**What the task asks:**
Please list every energy unit named in the battery power article below, giving each abbreviation with its full name.

**Document segment:**
====
Dear Readers,
Last week we did an in-depth study of CEUs (Cappuccino Energy Units) as well as reviewed SPEUs (Sock Puppet Energy Units). Both of these are scientific estimates of how much energy is required to make a cup of Cappuccino (CEUs) or sew a sock puppet (SPEUs).
Fun, Fun, Fun on the Autobahn… (Thanks, Kraftwerk)
While these are just fun exercises, in reality it’s serious business if you’re boondocking and need to know how much battery charge you’re likely to use if you power an air fryer for 30 minutes or run a blender to make a frozen Margarita (I’ll call that MEU for Margarita Energy Units, I suppose).
This kind of intel can also tell you if your CPAP machine or electric blanket will run overnight, and how many solar panels you’re likely to need to recharge it during the day. And certainly it would be nice to know how long you could power a portable refrigerator/freezer with an RV house battery, or a Portable Power Station like the Jackery 1500.
Page Contents
Study time…
So today I’m going to present the basic data of how much battery power was needed to run a Vitrifrigo portable refrigerator/freezer while operating in a 70-degree room next to a steam radiator with the freezer temperature set to -7 degrees F.
====
**Records provided:**

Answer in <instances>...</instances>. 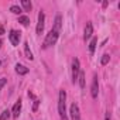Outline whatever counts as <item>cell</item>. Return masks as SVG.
<instances>
[{
	"mask_svg": "<svg viewBox=\"0 0 120 120\" xmlns=\"http://www.w3.org/2000/svg\"><path fill=\"white\" fill-rule=\"evenodd\" d=\"M67 92L64 89L59 90V99H58V112L62 120H67Z\"/></svg>",
	"mask_w": 120,
	"mask_h": 120,
	"instance_id": "6da1fadb",
	"label": "cell"
},
{
	"mask_svg": "<svg viewBox=\"0 0 120 120\" xmlns=\"http://www.w3.org/2000/svg\"><path fill=\"white\" fill-rule=\"evenodd\" d=\"M58 37H59V31H56V30L52 28V30L47 34V37H45V40H44V44H42V48H48V47H51V45H55Z\"/></svg>",
	"mask_w": 120,
	"mask_h": 120,
	"instance_id": "7a4b0ae2",
	"label": "cell"
},
{
	"mask_svg": "<svg viewBox=\"0 0 120 120\" xmlns=\"http://www.w3.org/2000/svg\"><path fill=\"white\" fill-rule=\"evenodd\" d=\"M79 71H81L79 59H78V58H74V59H72V82H74V83L78 81V75H79Z\"/></svg>",
	"mask_w": 120,
	"mask_h": 120,
	"instance_id": "3957f363",
	"label": "cell"
},
{
	"mask_svg": "<svg viewBox=\"0 0 120 120\" xmlns=\"http://www.w3.org/2000/svg\"><path fill=\"white\" fill-rule=\"evenodd\" d=\"M9 40H10V42H11L14 47H17L19 42H20V40H21V33L17 31V30H11L10 34H9Z\"/></svg>",
	"mask_w": 120,
	"mask_h": 120,
	"instance_id": "277c9868",
	"label": "cell"
},
{
	"mask_svg": "<svg viewBox=\"0 0 120 120\" xmlns=\"http://www.w3.org/2000/svg\"><path fill=\"white\" fill-rule=\"evenodd\" d=\"M98 93H99V81H98V75L95 74L93 75V81H92V86H90V95H92L93 99H96Z\"/></svg>",
	"mask_w": 120,
	"mask_h": 120,
	"instance_id": "5b68a950",
	"label": "cell"
},
{
	"mask_svg": "<svg viewBox=\"0 0 120 120\" xmlns=\"http://www.w3.org/2000/svg\"><path fill=\"white\" fill-rule=\"evenodd\" d=\"M44 23H45V16H44V13L42 11H40V14H38V23H37V34H41L42 31H44Z\"/></svg>",
	"mask_w": 120,
	"mask_h": 120,
	"instance_id": "8992f818",
	"label": "cell"
},
{
	"mask_svg": "<svg viewBox=\"0 0 120 120\" xmlns=\"http://www.w3.org/2000/svg\"><path fill=\"white\" fill-rule=\"evenodd\" d=\"M69 113H71V119H72V120H79V119H81L79 107H78L76 103H72V105H71V110H69Z\"/></svg>",
	"mask_w": 120,
	"mask_h": 120,
	"instance_id": "52a82bcc",
	"label": "cell"
},
{
	"mask_svg": "<svg viewBox=\"0 0 120 120\" xmlns=\"http://www.w3.org/2000/svg\"><path fill=\"white\" fill-rule=\"evenodd\" d=\"M92 34H93V26H92L90 21H88V23H86V27H85V33H83V38H85V41L89 40V38L92 37Z\"/></svg>",
	"mask_w": 120,
	"mask_h": 120,
	"instance_id": "ba28073f",
	"label": "cell"
},
{
	"mask_svg": "<svg viewBox=\"0 0 120 120\" xmlns=\"http://www.w3.org/2000/svg\"><path fill=\"white\" fill-rule=\"evenodd\" d=\"M20 112H21V100L19 99V100L14 103V106H13V110H11V116H13L14 119H17V117L20 116Z\"/></svg>",
	"mask_w": 120,
	"mask_h": 120,
	"instance_id": "9c48e42d",
	"label": "cell"
},
{
	"mask_svg": "<svg viewBox=\"0 0 120 120\" xmlns=\"http://www.w3.org/2000/svg\"><path fill=\"white\" fill-rule=\"evenodd\" d=\"M28 68L27 67H24V65H21V64H17L16 65V72L19 74V75H26V74H28Z\"/></svg>",
	"mask_w": 120,
	"mask_h": 120,
	"instance_id": "30bf717a",
	"label": "cell"
},
{
	"mask_svg": "<svg viewBox=\"0 0 120 120\" xmlns=\"http://www.w3.org/2000/svg\"><path fill=\"white\" fill-rule=\"evenodd\" d=\"M24 52H26V56L30 59V61H33L34 56H33V52L30 51V47H28V42H24Z\"/></svg>",
	"mask_w": 120,
	"mask_h": 120,
	"instance_id": "8fae6325",
	"label": "cell"
},
{
	"mask_svg": "<svg viewBox=\"0 0 120 120\" xmlns=\"http://www.w3.org/2000/svg\"><path fill=\"white\" fill-rule=\"evenodd\" d=\"M96 44H98V37H92V40H90V44H89V52H90V54H93V52H95Z\"/></svg>",
	"mask_w": 120,
	"mask_h": 120,
	"instance_id": "7c38bea8",
	"label": "cell"
},
{
	"mask_svg": "<svg viewBox=\"0 0 120 120\" xmlns=\"http://www.w3.org/2000/svg\"><path fill=\"white\" fill-rule=\"evenodd\" d=\"M21 6H23V9H24L26 11H30L31 7H33V4H31L30 0H21Z\"/></svg>",
	"mask_w": 120,
	"mask_h": 120,
	"instance_id": "4fadbf2b",
	"label": "cell"
},
{
	"mask_svg": "<svg viewBox=\"0 0 120 120\" xmlns=\"http://www.w3.org/2000/svg\"><path fill=\"white\" fill-rule=\"evenodd\" d=\"M19 23H21L24 27H28V26H30V19H28L27 16H20V17H19Z\"/></svg>",
	"mask_w": 120,
	"mask_h": 120,
	"instance_id": "5bb4252c",
	"label": "cell"
},
{
	"mask_svg": "<svg viewBox=\"0 0 120 120\" xmlns=\"http://www.w3.org/2000/svg\"><path fill=\"white\" fill-rule=\"evenodd\" d=\"M78 81H79V86H81V88H85V74H83L82 71H79Z\"/></svg>",
	"mask_w": 120,
	"mask_h": 120,
	"instance_id": "9a60e30c",
	"label": "cell"
},
{
	"mask_svg": "<svg viewBox=\"0 0 120 120\" xmlns=\"http://www.w3.org/2000/svg\"><path fill=\"white\" fill-rule=\"evenodd\" d=\"M54 30H56V31H59V30H61V16H56V17H55Z\"/></svg>",
	"mask_w": 120,
	"mask_h": 120,
	"instance_id": "2e32d148",
	"label": "cell"
},
{
	"mask_svg": "<svg viewBox=\"0 0 120 120\" xmlns=\"http://www.w3.org/2000/svg\"><path fill=\"white\" fill-rule=\"evenodd\" d=\"M10 113H11V112H10L9 109H6V110H3V113H2V114H0V120H7V119H9V117L11 116Z\"/></svg>",
	"mask_w": 120,
	"mask_h": 120,
	"instance_id": "e0dca14e",
	"label": "cell"
},
{
	"mask_svg": "<svg viewBox=\"0 0 120 120\" xmlns=\"http://www.w3.org/2000/svg\"><path fill=\"white\" fill-rule=\"evenodd\" d=\"M109 61H110V55H109V54H103V56H102V59H100V64H102V65H106Z\"/></svg>",
	"mask_w": 120,
	"mask_h": 120,
	"instance_id": "ac0fdd59",
	"label": "cell"
},
{
	"mask_svg": "<svg viewBox=\"0 0 120 120\" xmlns=\"http://www.w3.org/2000/svg\"><path fill=\"white\" fill-rule=\"evenodd\" d=\"M10 11L14 13V14H20V13H21V7H19V6H11V7H10Z\"/></svg>",
	"mask_w": 120,
	"mask_h": 120,
	"instance_id": "d6986e66",
	"label": "cell"
},
{
	"mask_svg": "<svg viewBox=\"0 0 120 120\" xmlns=\"http://www.w3.org/2000/svg\"><path fill=\"white\" fill-rule=\"evenodd\" d=\"M38 105H40V100H38V99H34V105H33V112H37V109H38Z\"/></svg>",
	"mask_w": 120,
	"mask_h": 120,
	"instance_id": "ffe728a7",
	"label": "cell"
},
{
	"mask_svg": "<svg viewBox=\"0 0 120 120\" xmlns=\"http://www.w3.org/2000/svg\"><path fill=\"white\" fill-rule=\"evenodd\" d=\"M6 82H7V79H6V78H0V90H2V88L6 85Z\"/></svg>",
	"mask_w": 120,
	"mask_h": 120,
	"instance_id": "44dd1931",
	"label": "cell"
},
{
	"mask_svg": "<svg viewBox=\"0 0 120 120\" xmlns=\"http://www.w3.org/2000/svg\"><path fill=\"white\" fill-rule=\"evenodd\" d=\"M105 120H110V113L106 112V116H105Z\"/></svg>",
	"mask_w": 120,
	"mask_h": 120,
	"instance_id": "7402d4cb",
	"label": "cell"
},
{
	"mask_svg": "<svg viewBox=\"0 0 120 120\" xmlns=\"http://www.w3.org/2000/svg\"><path fill=\"white\" fill-rule=\"evenodd\" d=\"M4 34V28L3 27H0V35H3Z\"/></svg>",
	"mask_w": 120,
	"mask_h": 120,
	"instance_id": "603a6c76",
	"label": "cell"
},
{
	"mask_svg": "<svg viewBox=\"0 0 120 120\" xmlns=\"http://www.w3.org/2000/svg\"><path fill=\"white\" fill-rule=\"evenodd\" d=\"M0 67H2V61H0Z\"/></svg>",
	"mask_w": 120,
	"mask_h": 120,
	"instance_id": "cb8c5ba5",
	"label": "cell"
},
{
	"mask_svg": "<svg viewBox=\"0 0 120 120\" xmlns=\"http://www.w3.org/2000/svg\"><path fill=\"white\" fill-rule=\"evenodd\" d=\"M0 47H2V41H0Z\"/></svg>",
	"mask_w": 120,
	"mask_h": 120,
	"instance_id": "d4e9b609",
	"label": "cell"
}]
</instances>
====
**The reply:**
- CEUs: Cappuccino Energy Units
- SPEUs: Sock Puppet Energy Units
- MEU: Margarita Energy Units